It's an interesting parallel between Elektra earlier - Elektra is an assassin who is motivated by Matt's memory to do the right thing, while Daredevil is a hero who is motivated by Elektra's memory to walk a darker path. By all appearances, he would have had no problem with Bullseye dying then and there.
The issue after this has Matt being erratic to the point of coming across as insane, insisting that Elektra is still alive - she faked her death, set up a doppelganger, altered her dental records or autopsy... something, anything, that would mean that she's still alive. It's only when he digs up her corpse at the cemetery that he has to face the cold hard truth - Elektra's dead, and she's never coming back. (well, actually, only the first part of that is accurate, though I'm not sure how long it will be before she returns)
As all of this is going on, Matt's girlfriend, Heather Glenn, is out of her element. She inherited a business from her father, but despite being an executive, she's being manipulated and conned, and she knows it. She wants to do her best at running the company, though Matt thinks she should put that behind her.
The last few issues that I'm reading today involve Daredevil's first meeting with the Punisher as the two of them separately try to crack down on a drug epidemic that's targeting children. This is a role that I feel like the Punisher works well in.

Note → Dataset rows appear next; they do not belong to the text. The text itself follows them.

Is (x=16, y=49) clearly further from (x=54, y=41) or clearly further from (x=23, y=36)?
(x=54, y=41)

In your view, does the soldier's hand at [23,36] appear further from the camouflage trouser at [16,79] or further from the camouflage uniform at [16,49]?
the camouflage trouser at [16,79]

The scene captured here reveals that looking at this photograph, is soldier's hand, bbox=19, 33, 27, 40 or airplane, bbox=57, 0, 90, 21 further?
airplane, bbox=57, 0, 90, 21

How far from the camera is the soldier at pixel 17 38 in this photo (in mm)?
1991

I can't connect to him as a lead, but as a darker foil to a hero, it works.
It helps that the Punisher's methods are shown to be ineffective - if the Punisher had his way, he would have killed a junkie on the rooftop, but Daredevil saves the junkie, whose testimony manages to prove that a child didn't murder a drug dealer.
As Daredevil's relationship with Heather is falling apart, he winds up being manipulated by his own client, a gangster and drug dealer. The kid that Matt had defended earlier grabs his father's gun and goes to kill the gangster, claiming that he saw the gangster murder a witness. As Daredevil rushes to stop him, the Punisher also steps in to deliver his own brand of justice.

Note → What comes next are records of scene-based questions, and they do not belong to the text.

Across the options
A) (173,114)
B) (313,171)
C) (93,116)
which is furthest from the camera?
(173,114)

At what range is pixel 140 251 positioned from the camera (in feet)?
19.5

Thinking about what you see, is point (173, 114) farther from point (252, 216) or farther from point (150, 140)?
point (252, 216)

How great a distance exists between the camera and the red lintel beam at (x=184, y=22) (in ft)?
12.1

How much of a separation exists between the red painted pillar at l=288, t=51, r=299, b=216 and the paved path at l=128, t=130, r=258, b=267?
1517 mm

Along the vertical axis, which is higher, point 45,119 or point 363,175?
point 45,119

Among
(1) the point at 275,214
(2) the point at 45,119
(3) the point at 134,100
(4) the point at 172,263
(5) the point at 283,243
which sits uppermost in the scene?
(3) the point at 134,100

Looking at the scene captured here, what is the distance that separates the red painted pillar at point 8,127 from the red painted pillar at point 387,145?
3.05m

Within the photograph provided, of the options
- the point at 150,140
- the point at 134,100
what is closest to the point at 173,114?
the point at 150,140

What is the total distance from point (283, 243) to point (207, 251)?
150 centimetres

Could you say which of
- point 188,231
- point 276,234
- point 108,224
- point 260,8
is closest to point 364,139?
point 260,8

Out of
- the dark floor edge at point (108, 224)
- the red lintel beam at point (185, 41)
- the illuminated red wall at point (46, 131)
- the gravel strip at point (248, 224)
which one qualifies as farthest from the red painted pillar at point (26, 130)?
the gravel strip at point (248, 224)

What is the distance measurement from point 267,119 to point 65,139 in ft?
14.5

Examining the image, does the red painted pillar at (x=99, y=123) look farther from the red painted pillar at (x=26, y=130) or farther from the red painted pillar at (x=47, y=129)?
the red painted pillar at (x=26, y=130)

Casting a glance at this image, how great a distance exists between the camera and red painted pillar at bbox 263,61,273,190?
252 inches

This set of issues was a thrill ride from start to finish that kept me guessing and had me holding my breath at points. I don't have long until I reach the end of Frank Miller's Daredevil run, and with the big events that I was aware of covered in here, I have no idea how Daredevil, Stick, Elektra, Kingpin, Foggy, Heather, and Vanessa are all going to fit together, or how it's going to end. I'm honestly tempted to finish off this run on Tuesday, though it's probably better if I space it out.